Prostatic stones are very common and generally do not cause symptoms in and of themselves but may be associated with the symptoms of BPH which men can get as they age and their BPH progresses. The stones are usually located between the BPH growth or “adenoma” and the compressed, normal prostatic tissue around the adenoma which is called the “surgical capsule” of the gland because it is the limit of resection of BPH when performed transurethrally. Stones in the urinary tract are completely different. These stones are found in the kidney where they form and can cause symptoms when the stone “passes” by moving down the ureter, the muscular tubelike structure that connects the kidney to the bladder. The presence of the stone, if it is large, in the ureter causes blockage of the ureter and “urethral colic”, a spasm type pain that is severe and is often described by my patients as the worst thing they have ever felt in their lives. Kidney stones form from the urine and are often associated with some sort of metabolic problem that predisposes the patient to forming stones but this is not always the case of some patients simply form stones for no reason that can be elucidated. Kidney stones can sit in the kidney for years and not cause symptoms but can become infected and be a persistent nexus or source of infection for years.
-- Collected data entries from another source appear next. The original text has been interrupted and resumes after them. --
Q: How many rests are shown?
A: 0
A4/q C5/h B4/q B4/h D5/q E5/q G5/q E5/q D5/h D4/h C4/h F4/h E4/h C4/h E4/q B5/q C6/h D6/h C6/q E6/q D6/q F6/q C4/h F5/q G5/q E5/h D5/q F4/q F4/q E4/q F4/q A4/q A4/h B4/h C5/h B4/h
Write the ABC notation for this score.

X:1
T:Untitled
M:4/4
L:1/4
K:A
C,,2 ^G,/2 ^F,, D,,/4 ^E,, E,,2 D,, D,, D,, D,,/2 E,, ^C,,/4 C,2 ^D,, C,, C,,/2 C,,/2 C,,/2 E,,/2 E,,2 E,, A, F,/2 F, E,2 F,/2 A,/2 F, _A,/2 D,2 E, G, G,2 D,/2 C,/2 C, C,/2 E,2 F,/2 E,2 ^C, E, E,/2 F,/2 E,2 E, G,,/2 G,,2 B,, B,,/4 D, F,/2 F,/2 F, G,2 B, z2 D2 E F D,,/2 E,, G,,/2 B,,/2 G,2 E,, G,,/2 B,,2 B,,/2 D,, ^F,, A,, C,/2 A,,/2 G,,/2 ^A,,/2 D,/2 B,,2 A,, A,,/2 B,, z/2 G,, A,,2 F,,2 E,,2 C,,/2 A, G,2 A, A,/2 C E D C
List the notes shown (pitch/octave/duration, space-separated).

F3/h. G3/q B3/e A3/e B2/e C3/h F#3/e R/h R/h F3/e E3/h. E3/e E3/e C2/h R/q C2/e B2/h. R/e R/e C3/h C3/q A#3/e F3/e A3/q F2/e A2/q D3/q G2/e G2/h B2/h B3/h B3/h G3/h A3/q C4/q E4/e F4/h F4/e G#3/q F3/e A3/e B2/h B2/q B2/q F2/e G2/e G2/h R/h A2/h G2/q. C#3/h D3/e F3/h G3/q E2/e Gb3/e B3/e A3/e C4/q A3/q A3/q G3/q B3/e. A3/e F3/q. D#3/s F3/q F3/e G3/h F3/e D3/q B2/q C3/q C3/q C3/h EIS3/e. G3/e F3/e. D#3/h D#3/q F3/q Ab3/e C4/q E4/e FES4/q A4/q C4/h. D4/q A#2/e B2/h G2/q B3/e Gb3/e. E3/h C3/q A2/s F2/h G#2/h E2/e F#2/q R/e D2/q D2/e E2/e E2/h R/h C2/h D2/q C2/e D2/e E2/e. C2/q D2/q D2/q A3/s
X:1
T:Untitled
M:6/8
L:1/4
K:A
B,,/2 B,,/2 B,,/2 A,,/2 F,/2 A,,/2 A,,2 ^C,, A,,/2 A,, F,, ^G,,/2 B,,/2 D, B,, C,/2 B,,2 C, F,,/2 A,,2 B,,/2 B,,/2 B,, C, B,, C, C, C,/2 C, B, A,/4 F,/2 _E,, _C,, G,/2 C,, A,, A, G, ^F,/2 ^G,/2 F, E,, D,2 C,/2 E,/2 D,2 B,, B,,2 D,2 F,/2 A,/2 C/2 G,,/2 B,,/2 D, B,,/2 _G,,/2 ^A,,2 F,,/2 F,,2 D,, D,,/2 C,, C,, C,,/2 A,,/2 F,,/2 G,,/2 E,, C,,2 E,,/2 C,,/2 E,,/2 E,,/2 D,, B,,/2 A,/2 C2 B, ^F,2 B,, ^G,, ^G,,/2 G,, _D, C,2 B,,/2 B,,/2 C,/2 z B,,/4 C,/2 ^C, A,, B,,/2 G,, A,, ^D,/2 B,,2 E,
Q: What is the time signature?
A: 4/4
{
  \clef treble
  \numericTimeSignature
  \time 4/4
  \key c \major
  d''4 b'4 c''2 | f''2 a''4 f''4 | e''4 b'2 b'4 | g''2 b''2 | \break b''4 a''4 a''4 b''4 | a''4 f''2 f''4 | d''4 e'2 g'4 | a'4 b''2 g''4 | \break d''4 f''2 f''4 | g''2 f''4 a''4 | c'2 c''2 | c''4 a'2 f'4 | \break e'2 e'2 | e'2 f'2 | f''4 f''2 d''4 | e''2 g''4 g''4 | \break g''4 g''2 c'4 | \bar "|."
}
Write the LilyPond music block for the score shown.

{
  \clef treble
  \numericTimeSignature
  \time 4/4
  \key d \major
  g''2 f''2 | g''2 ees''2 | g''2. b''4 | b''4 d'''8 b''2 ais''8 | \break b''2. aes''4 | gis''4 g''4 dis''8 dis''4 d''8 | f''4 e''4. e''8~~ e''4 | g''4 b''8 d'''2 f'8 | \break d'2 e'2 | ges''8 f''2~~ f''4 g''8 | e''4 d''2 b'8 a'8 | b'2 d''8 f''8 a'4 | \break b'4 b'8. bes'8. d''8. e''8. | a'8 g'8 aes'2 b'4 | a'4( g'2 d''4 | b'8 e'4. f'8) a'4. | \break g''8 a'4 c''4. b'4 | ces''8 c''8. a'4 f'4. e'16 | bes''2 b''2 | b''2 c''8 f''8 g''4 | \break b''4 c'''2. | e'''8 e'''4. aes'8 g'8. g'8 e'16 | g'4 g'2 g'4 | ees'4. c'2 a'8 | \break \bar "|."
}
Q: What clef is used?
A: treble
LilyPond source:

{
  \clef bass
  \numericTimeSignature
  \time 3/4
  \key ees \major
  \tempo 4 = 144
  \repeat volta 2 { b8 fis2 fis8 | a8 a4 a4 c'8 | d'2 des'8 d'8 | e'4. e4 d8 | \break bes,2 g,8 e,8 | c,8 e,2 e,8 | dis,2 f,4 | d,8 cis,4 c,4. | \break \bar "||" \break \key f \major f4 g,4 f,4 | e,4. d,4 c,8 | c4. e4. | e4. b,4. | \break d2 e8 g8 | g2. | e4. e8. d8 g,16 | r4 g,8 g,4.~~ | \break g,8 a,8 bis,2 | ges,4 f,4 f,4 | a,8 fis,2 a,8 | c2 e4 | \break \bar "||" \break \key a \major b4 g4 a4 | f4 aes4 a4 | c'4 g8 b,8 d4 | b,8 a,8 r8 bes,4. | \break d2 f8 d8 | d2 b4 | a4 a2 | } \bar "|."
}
Typically infection stones are a different type of mineral and the infection cannot be cleared without removing the stone. It is possible that prostatic stones could be the same, that is, they could serve as a source of persistent and recurring infection in prostatitis. The only thing that makes me less enthusiastic about this possibility as an explanation for the relapsing and recurrent symptoms of prostatitis is that so few patients with prostatitis have a bacterial infection documented to be present in the urine or prostatic secretions. In large series of men a bacterial infectious etiology is found in only 510% of men. Unfortunately, urologists have concentrated on this subpopulation because it represents something they can treat but still does not appear to be relevant to 90% of men with the symptoms but no infection.

Many patients have had symptoms and several courses of treatment long before a culture has been attempted. The microorganisms may have been killed, but, without removal of obstruction, the inflammatory process may continue in the affected gland. This chronic inflammation may, eventually, live its own life, either due to persistence of highly resistant clones of microorganisms in low concentration and/or inflammatory reaction to products of the immunological defense mechanism and/or inflammatory reaction to glandular secretions/pus/detritus which cannot escape. Therefore, cultures

From prostatic expressed secretion may not yield a positive result. Furthermore, even in presence of microorganisms in high = culturable concentrations, the culture may be (permanently or temporarily) negative if the process is sealed off by a stone or scar tissue.